▸ What the task asks
Please quote the rows below word for word, from the line containing "From the camera, at" through the last of the rows.
───── Extracted records
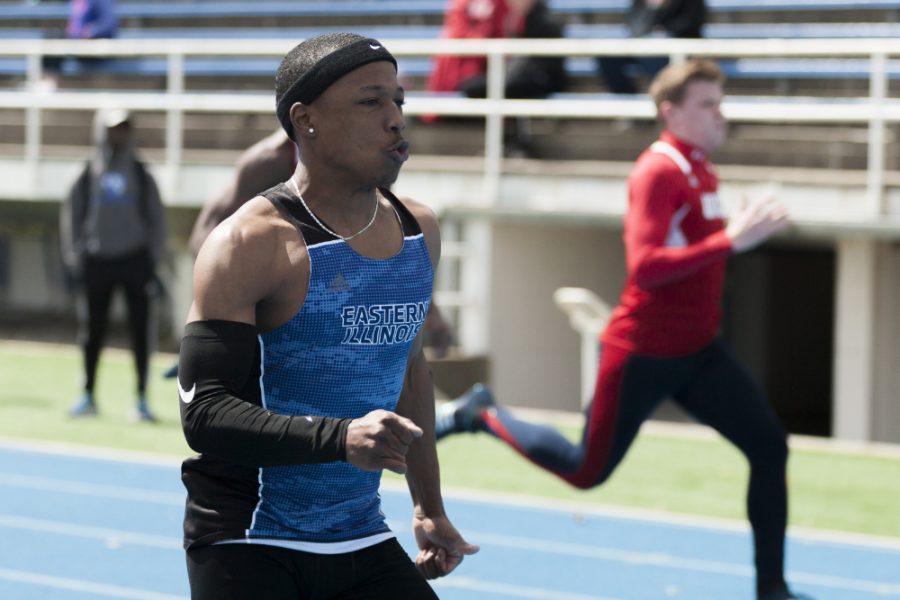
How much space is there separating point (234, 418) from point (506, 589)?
3.95m

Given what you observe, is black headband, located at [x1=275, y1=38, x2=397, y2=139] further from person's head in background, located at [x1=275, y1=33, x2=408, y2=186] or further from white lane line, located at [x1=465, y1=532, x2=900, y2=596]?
white lane line, located at [x1=465, y1=532, x2=900, y2=596]

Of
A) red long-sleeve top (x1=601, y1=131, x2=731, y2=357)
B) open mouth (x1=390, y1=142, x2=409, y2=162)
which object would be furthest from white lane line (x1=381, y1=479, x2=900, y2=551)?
open mouth (x1=390, y1=142, x2=409, y2=162)

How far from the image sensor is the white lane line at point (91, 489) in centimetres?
882

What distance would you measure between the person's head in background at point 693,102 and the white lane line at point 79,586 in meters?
2.67

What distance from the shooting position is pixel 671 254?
5.87 meters

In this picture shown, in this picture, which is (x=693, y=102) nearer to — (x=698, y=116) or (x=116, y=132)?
(x=698, y=116)

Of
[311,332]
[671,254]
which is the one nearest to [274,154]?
[671,254]

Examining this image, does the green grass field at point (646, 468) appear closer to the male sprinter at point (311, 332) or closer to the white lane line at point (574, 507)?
the white lane line at point (574, 507)

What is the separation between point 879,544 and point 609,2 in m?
8.84

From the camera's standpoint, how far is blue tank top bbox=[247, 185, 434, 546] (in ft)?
11.0

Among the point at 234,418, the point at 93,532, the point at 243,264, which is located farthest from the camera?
the point at 93,532

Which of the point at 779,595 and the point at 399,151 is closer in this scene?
the point at 399,151

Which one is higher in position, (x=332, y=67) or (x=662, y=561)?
(x=332, y=67)

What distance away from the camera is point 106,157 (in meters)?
11.2
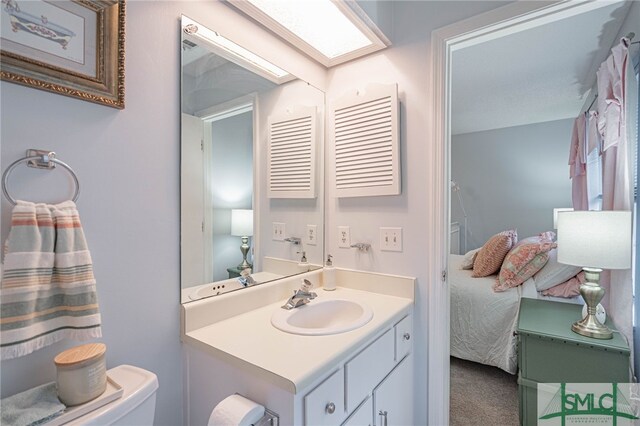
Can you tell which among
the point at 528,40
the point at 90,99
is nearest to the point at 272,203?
the point at 90,99

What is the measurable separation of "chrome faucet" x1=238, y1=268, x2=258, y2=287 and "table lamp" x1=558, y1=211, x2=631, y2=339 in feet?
5.40

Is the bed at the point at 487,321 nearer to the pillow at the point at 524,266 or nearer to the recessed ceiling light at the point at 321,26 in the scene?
the pillow at the point at 524,266

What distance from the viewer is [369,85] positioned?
1526 mm

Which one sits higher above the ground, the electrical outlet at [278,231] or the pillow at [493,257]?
the electrical outlet at [278,231]

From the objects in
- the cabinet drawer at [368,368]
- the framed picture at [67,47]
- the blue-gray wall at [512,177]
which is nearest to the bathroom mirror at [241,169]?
the framed picture at [67,47]

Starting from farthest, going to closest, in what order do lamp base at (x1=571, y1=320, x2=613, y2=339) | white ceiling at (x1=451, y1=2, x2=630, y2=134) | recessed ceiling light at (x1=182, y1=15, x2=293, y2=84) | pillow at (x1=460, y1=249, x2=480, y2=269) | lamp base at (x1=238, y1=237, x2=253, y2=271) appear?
1. pillow at (x1=460, y1=249, x2=480, y2=269)
2. white ceiling at (x1=451, y1=2, x2=630, y2=134)
3. lamp base at (x1=571, y1=320, x2=613, y2=339)
4. lamp base at (x1=238, y1=237, x2=253, y2=271)
5. recessed ceiling light at (x1=182, y1=15, x2=293, y2=84)

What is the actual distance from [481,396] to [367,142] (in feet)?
6.15

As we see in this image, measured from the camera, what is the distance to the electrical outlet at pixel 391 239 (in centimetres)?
148

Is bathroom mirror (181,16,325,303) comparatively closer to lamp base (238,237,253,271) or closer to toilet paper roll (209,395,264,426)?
lamp base (238,237,253,271)

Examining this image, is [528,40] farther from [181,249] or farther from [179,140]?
[181,249]

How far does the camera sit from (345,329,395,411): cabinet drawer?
0.95m

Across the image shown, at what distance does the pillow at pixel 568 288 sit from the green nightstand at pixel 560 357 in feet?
1.52

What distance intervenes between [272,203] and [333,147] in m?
0.49

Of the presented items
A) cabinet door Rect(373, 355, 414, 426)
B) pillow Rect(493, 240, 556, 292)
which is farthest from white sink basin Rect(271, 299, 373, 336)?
pillow Rect(493, 240, 556, 292)
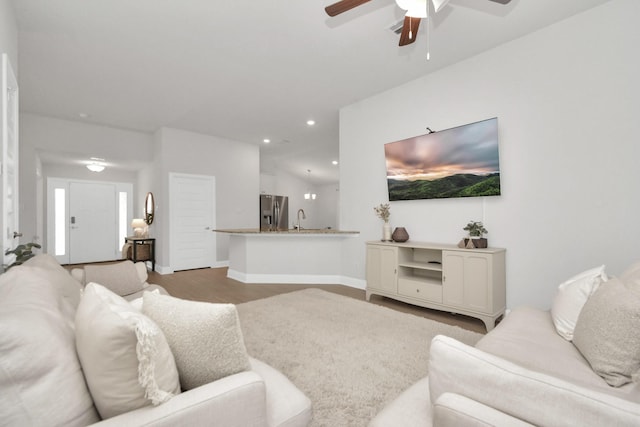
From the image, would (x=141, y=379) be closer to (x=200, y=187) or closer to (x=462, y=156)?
(x=462, y=156)

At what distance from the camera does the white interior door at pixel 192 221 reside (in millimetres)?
6125

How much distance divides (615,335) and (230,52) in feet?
12.5

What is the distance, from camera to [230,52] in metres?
3.40

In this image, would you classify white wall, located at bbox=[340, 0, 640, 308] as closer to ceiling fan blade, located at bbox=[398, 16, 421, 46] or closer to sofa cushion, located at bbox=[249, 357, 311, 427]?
ceiling fan blade, located at bbox=[398, 16, 421, 46]

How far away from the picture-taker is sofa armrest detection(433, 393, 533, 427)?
73cm

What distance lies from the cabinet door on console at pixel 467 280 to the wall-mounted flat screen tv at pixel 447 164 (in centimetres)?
76

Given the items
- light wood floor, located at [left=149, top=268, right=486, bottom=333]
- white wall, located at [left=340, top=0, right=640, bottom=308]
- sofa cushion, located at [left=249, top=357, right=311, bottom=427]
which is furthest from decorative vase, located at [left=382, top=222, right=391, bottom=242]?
sofa cushion, located at [left=249, top=357, right=311, bottom=427]

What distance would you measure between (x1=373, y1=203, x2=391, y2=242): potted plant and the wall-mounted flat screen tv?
0.54 feet

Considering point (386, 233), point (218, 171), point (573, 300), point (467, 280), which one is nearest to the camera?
point (573, 300)

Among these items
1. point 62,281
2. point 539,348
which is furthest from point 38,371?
point 539,348

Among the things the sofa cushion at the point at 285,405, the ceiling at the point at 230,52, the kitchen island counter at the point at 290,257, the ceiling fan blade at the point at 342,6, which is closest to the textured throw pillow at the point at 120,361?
the sofa cushion at the point at 285,405

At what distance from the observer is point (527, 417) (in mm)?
754

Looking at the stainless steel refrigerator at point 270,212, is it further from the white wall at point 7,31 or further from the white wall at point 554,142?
the white wall at point 7,31

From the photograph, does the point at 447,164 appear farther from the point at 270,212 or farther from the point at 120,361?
the point at 270,212
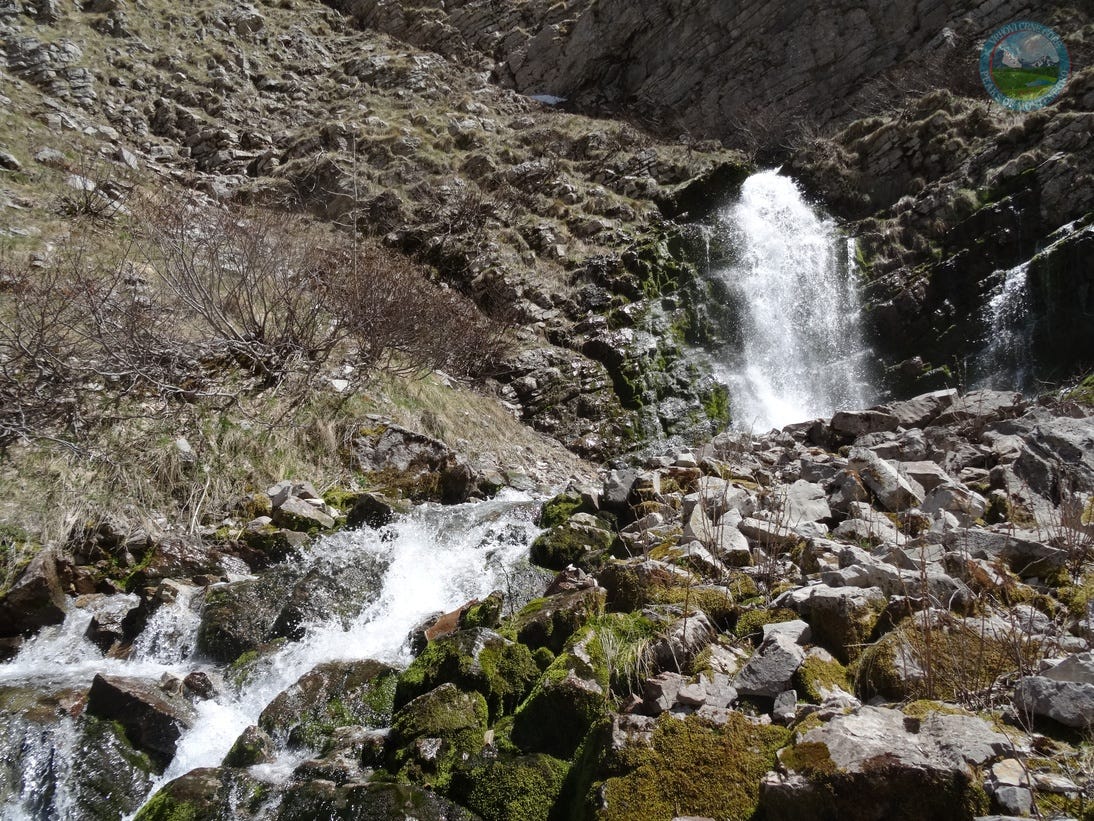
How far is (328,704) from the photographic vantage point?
10.4ft

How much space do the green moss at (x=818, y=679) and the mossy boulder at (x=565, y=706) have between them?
28.3 inches

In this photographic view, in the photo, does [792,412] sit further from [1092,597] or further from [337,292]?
[1092,597]

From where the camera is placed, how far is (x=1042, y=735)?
68.3 inches

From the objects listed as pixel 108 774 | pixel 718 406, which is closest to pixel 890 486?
pixel 108 774

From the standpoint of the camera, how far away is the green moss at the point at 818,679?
2.20 metres

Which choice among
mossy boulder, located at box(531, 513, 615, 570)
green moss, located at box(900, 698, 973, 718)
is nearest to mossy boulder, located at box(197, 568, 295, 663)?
mossy boulder, located at box(531, 513, 615, 570)

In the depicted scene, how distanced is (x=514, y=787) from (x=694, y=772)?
29.2 inches

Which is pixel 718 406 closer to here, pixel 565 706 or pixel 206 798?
pixel 565 706

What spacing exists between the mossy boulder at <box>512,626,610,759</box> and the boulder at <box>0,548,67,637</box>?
10.6 ft

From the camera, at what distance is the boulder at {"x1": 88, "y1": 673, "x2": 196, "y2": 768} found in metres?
3.04

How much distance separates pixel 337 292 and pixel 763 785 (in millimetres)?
7743

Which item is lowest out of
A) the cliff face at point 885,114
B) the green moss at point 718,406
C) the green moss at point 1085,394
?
the green moss at point 1085,394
──────────
▸ Answer in full
From the camera, at what distance is the boulder at {"x1": 88, "y1": 673, "x2": 196, "y2": 768} found in metres?
3.04

How much distance separates pixel 337 292 and pixel 763 785 (in millimetres)?
7743

Which item is lowest out of
A) the cliff face at point 885,114
B) the green moss at point 718,406
C) the green moss at point 1085,394
?
the green moss at point 1085,394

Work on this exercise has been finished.